Despite doing a physically demanding job at Carpenter Technology, a specialty steel man manufacturer, and usually for more than his scheduled 40 hours a week, he was content — until he severely slipped a disk and decided to tell no one for fear he would lose his job.
One night, the back pain became intense, radiated through the rest of his upper body, and gave him a goal. Pain be damned. He had to somehow leave the bed and lie on the downstairs sofa.
Why? He was determined not to die beside my mother.
After back surgery and the subsequent rehab, his doctors told him he could no longer do his old job. Luckily, he was a valued employee at Carpenter, so they created a job for him and called it expediter — except that position paid about half of his old one and offered no overtime.
Starting anew again, my father attacked the job with fervor, virtually eliminated the profit-robbing problem of processed steel being misplaced, and received raise after raise after raise.
Later, when he got sick and tired of the frequent pain in his back and the two or three times a year it would go out on him, he asked me — even though his doctors had already said otherwise — if there was a way to rehab his back by weightlifting.

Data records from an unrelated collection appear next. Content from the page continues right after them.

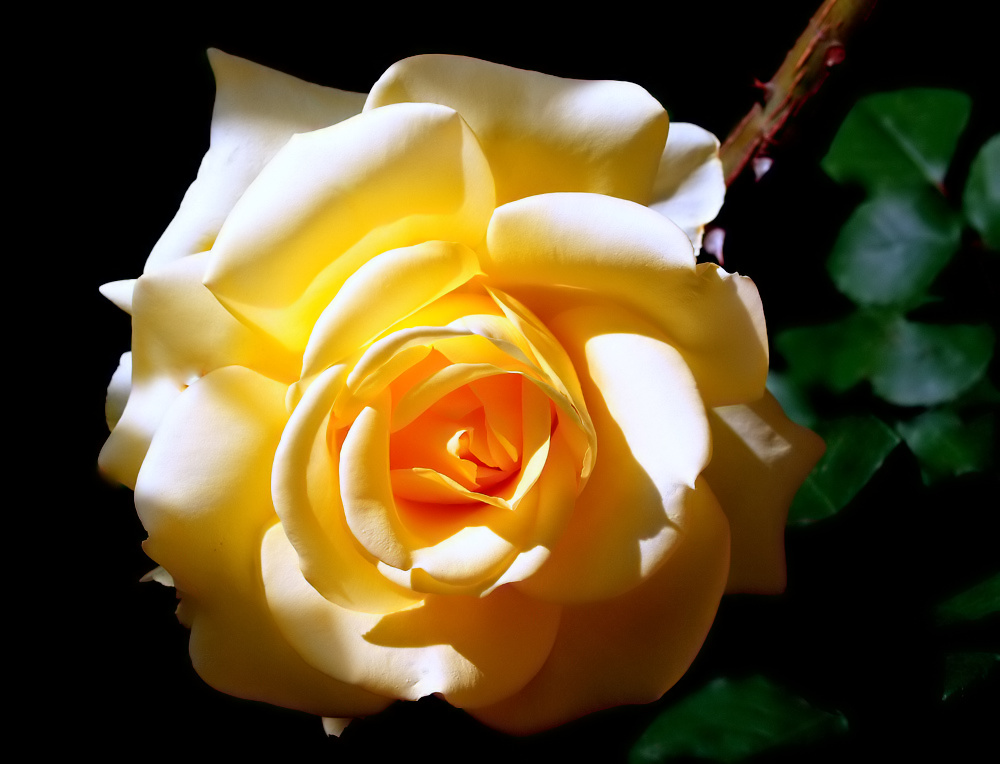 "фото """"A Yellow Rose..."""" метки: природа, цветы"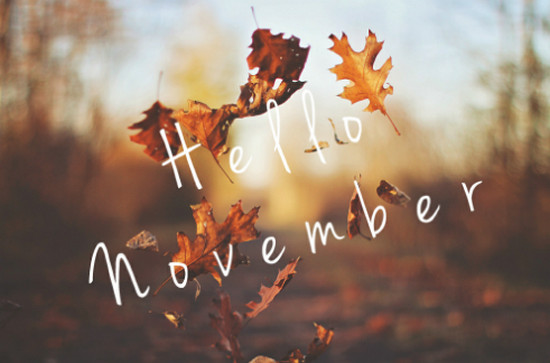 11 November pictures. 19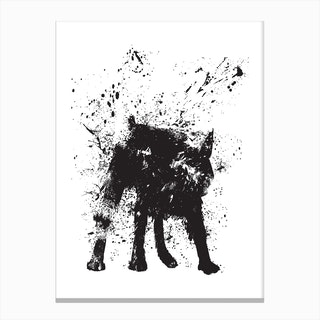 Wet Dog Canvas Print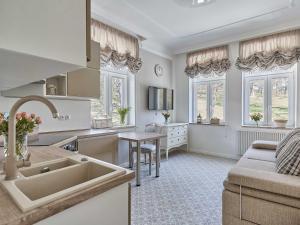 Kuchyň nebo kuchyňský kout v ubytování Apart House Plesia2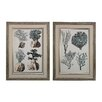 <strong>Oversized Coral Species 2 Piece Framed Graphic Art Set</strong> by Sterling Industries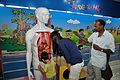 Inside Our Body - Children's Gallery - Birla Industrial & Technological Museum - Kolkata 2013-04-19 7944.JPG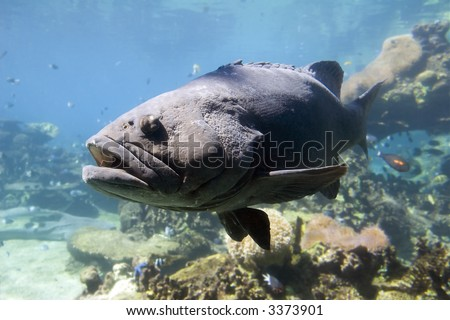 Large Groper (Epinephelus lanceolatus) with ugly growth covering the eye.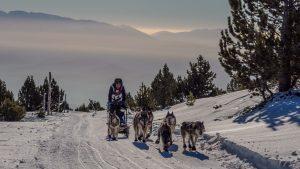 Snow Race-190221-092219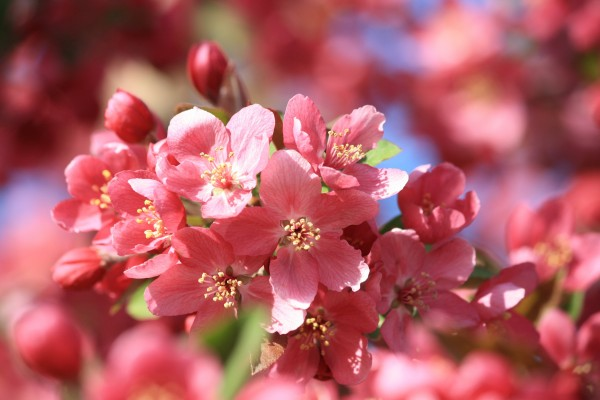 Pink Crabapple Blossoms Close Up - Free High Resolution Photo
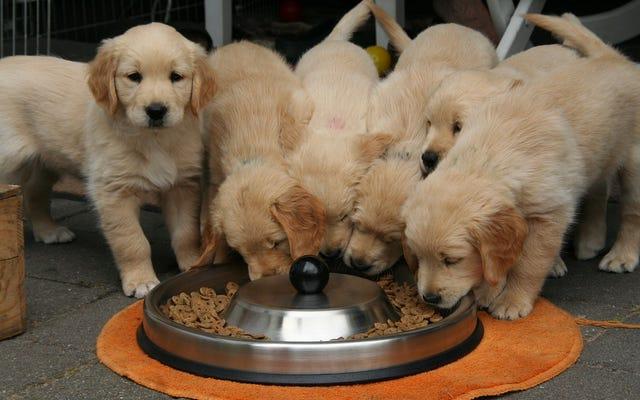 Amerika Serikat Mengaitkan 16 Merek Makanan Anjing Populer Ini Dengan Penyakit Jantung Anjing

So we pieced together a program, and in three months he was comfortably handling 185 pounds for reps on the bench press — right about the time he reached 50!
Since then, he has had no trouble with his back whatsoever.
Now I could go on about how he rebounded after my mom’s sudden death or his open heart surgery, but I think one thing has already been established.
What he could have rightfully seen as roadblock after roadblock, he accepted graciously, almost gratefully, and never bitterly. The guy certainly knows how to start anew.
And unlike Scrooge, he’s never had four ghosts teach him how.